── PROVIDED INFORMATION
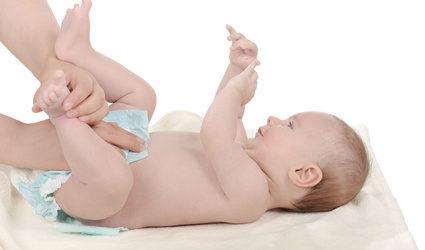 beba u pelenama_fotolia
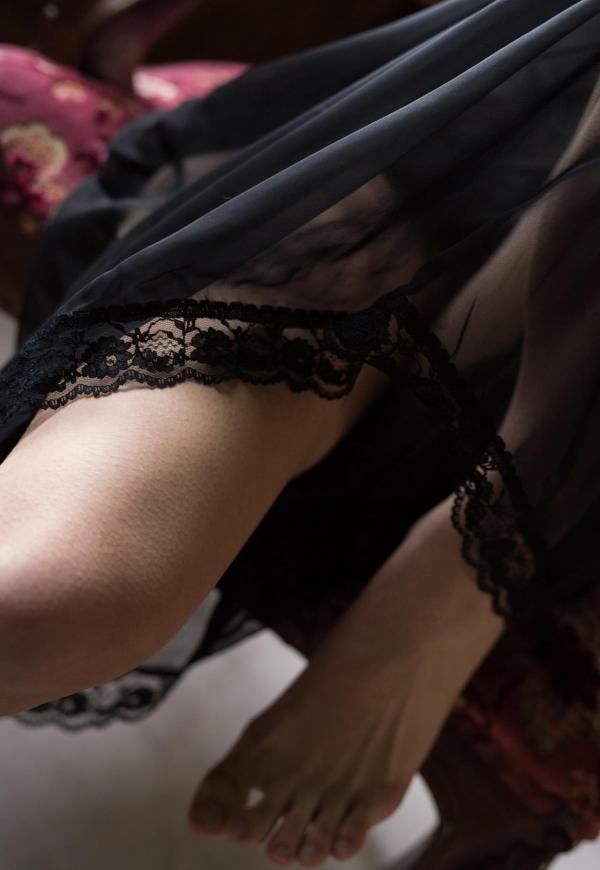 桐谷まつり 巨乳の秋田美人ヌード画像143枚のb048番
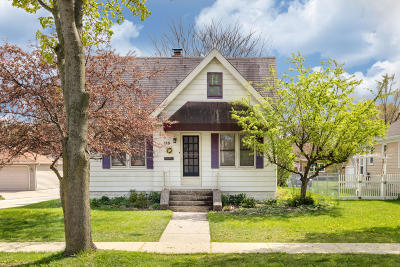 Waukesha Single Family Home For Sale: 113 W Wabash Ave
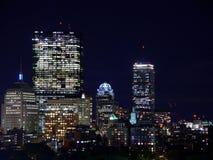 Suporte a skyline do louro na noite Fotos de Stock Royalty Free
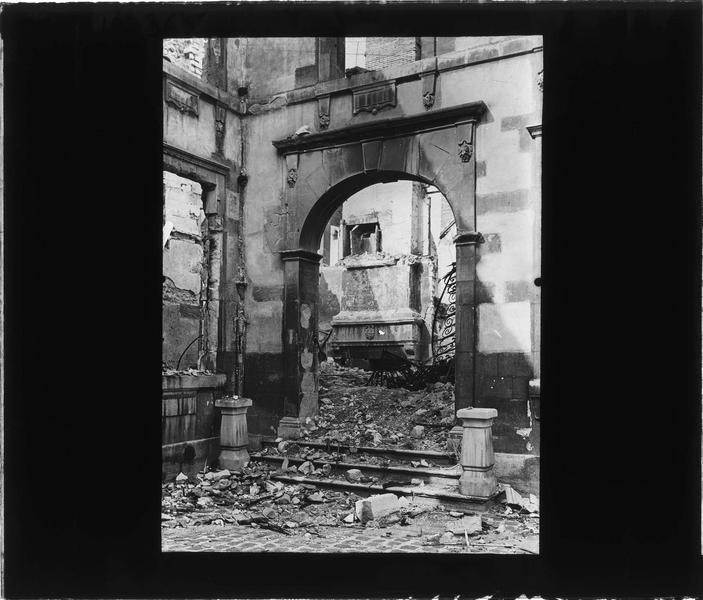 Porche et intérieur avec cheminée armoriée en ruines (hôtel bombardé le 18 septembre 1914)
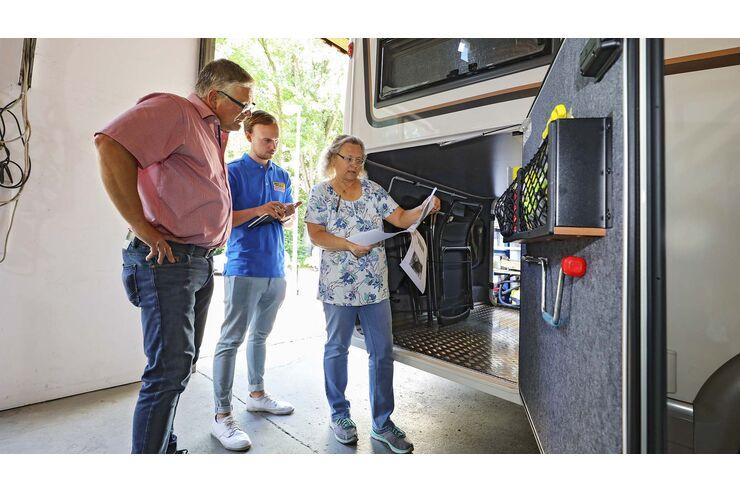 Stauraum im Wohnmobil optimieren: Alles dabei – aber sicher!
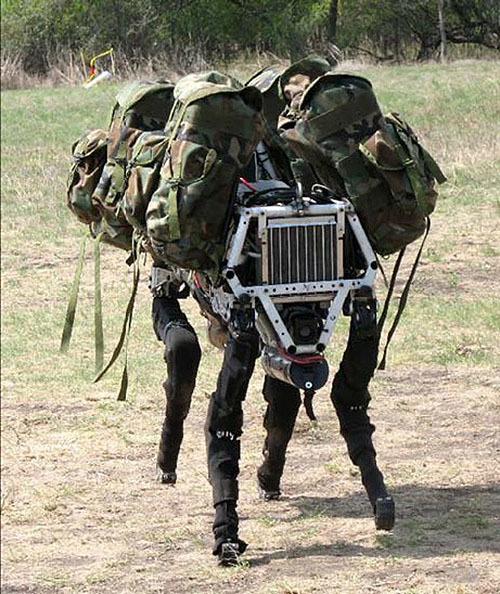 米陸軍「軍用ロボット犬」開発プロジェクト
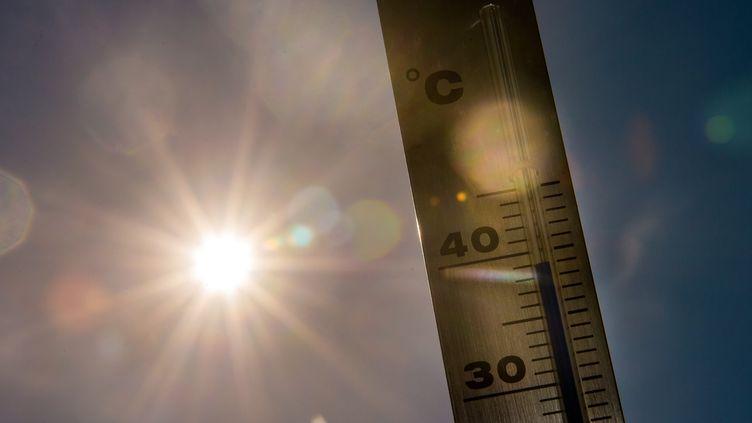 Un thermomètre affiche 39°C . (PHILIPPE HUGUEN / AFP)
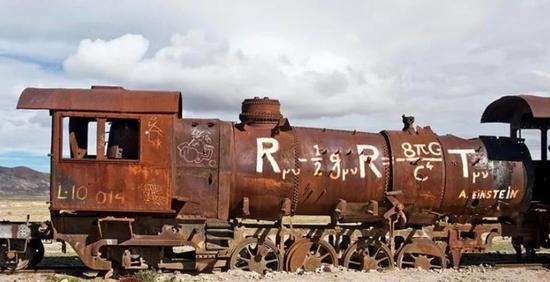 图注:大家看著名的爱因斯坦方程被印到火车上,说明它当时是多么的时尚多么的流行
────
── PROVIDED INFORMATION
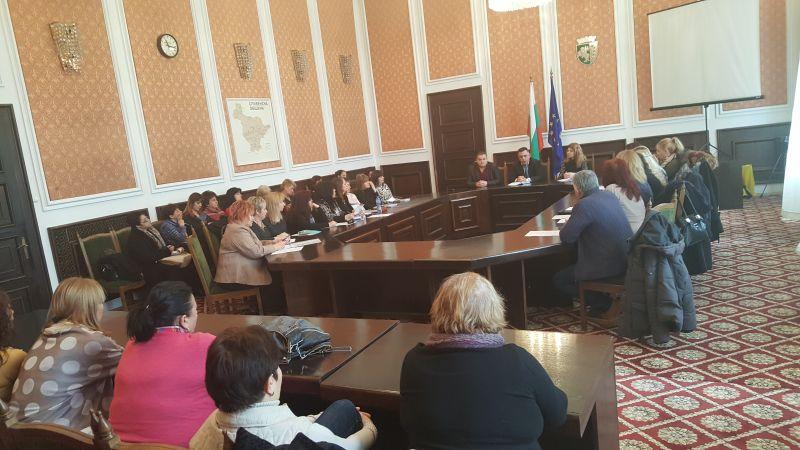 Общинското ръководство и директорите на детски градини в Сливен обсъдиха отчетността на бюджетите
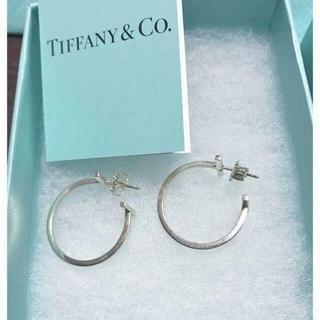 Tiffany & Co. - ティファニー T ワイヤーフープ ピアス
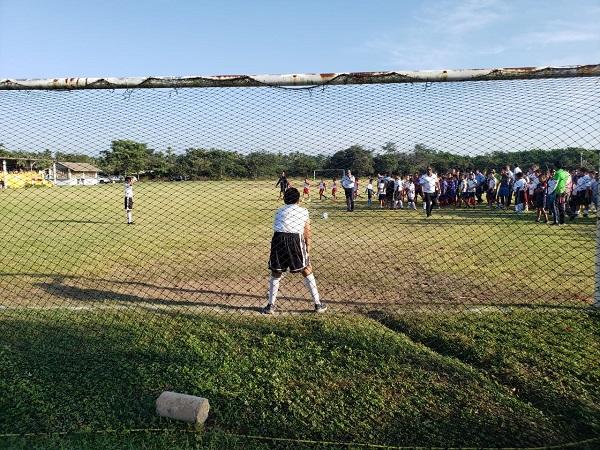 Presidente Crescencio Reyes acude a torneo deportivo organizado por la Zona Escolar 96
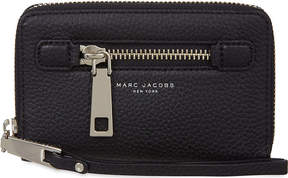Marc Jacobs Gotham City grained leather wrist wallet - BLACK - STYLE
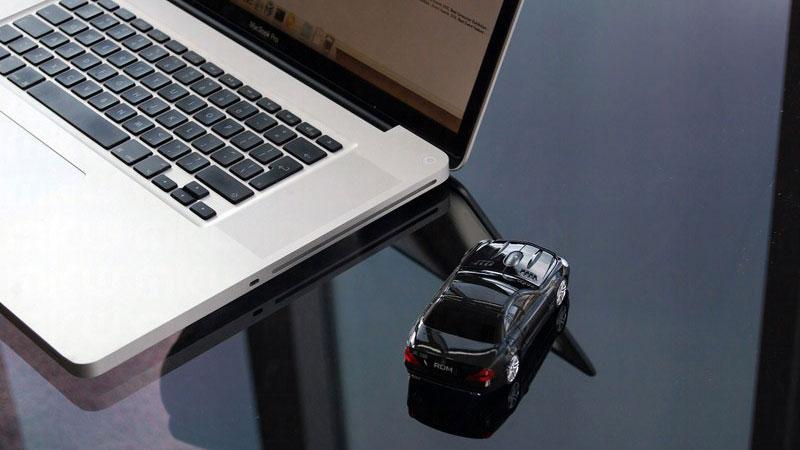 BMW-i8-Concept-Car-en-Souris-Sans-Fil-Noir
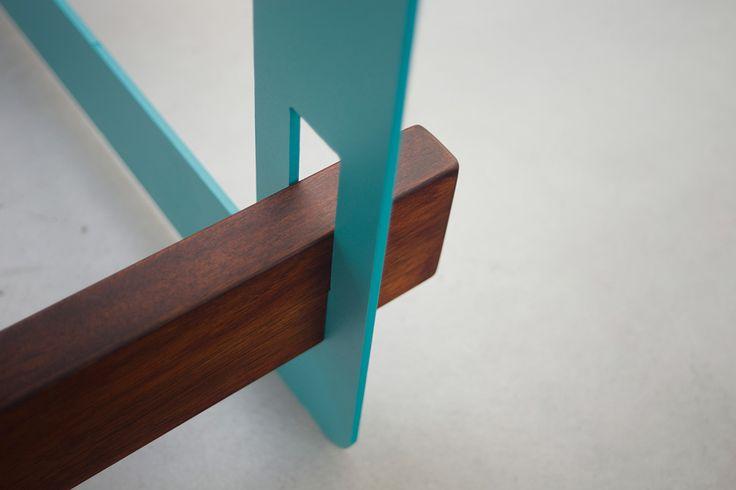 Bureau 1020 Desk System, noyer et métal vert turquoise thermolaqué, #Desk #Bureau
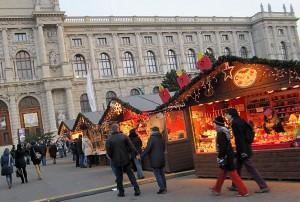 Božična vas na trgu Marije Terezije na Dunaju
────
── PROVIDED INFORMATION
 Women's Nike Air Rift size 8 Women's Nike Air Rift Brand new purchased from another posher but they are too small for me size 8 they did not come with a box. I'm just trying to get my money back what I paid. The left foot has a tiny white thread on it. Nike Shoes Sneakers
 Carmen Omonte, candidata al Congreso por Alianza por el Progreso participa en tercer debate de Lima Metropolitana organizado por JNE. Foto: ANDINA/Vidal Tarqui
────
◆ WORK REQUEST ◆
What are the lines above from the one with "Stauraum im Wohnmobil" to the one with "图注:大家看著名的爱因斯坦方程被印到火车上,说明它当时是多么的时尚多么的流行", both included? Reproduce them exactly, without pictures.

◆ RESULT OF THIS EXERCISE ◆
 Stauraum im Wohnmobil optimieren: Alles dabei – aber sicher!
 米陸軍「軍用ロボット犬」開発プロジェクト
 Un thermomètre affiche 39°C . (PHILIPPE HUGUEN / AFP)
 图注:大家看著名的爱因斯坦方程被印到火车上,说明它当时是多么的时尚多么的流行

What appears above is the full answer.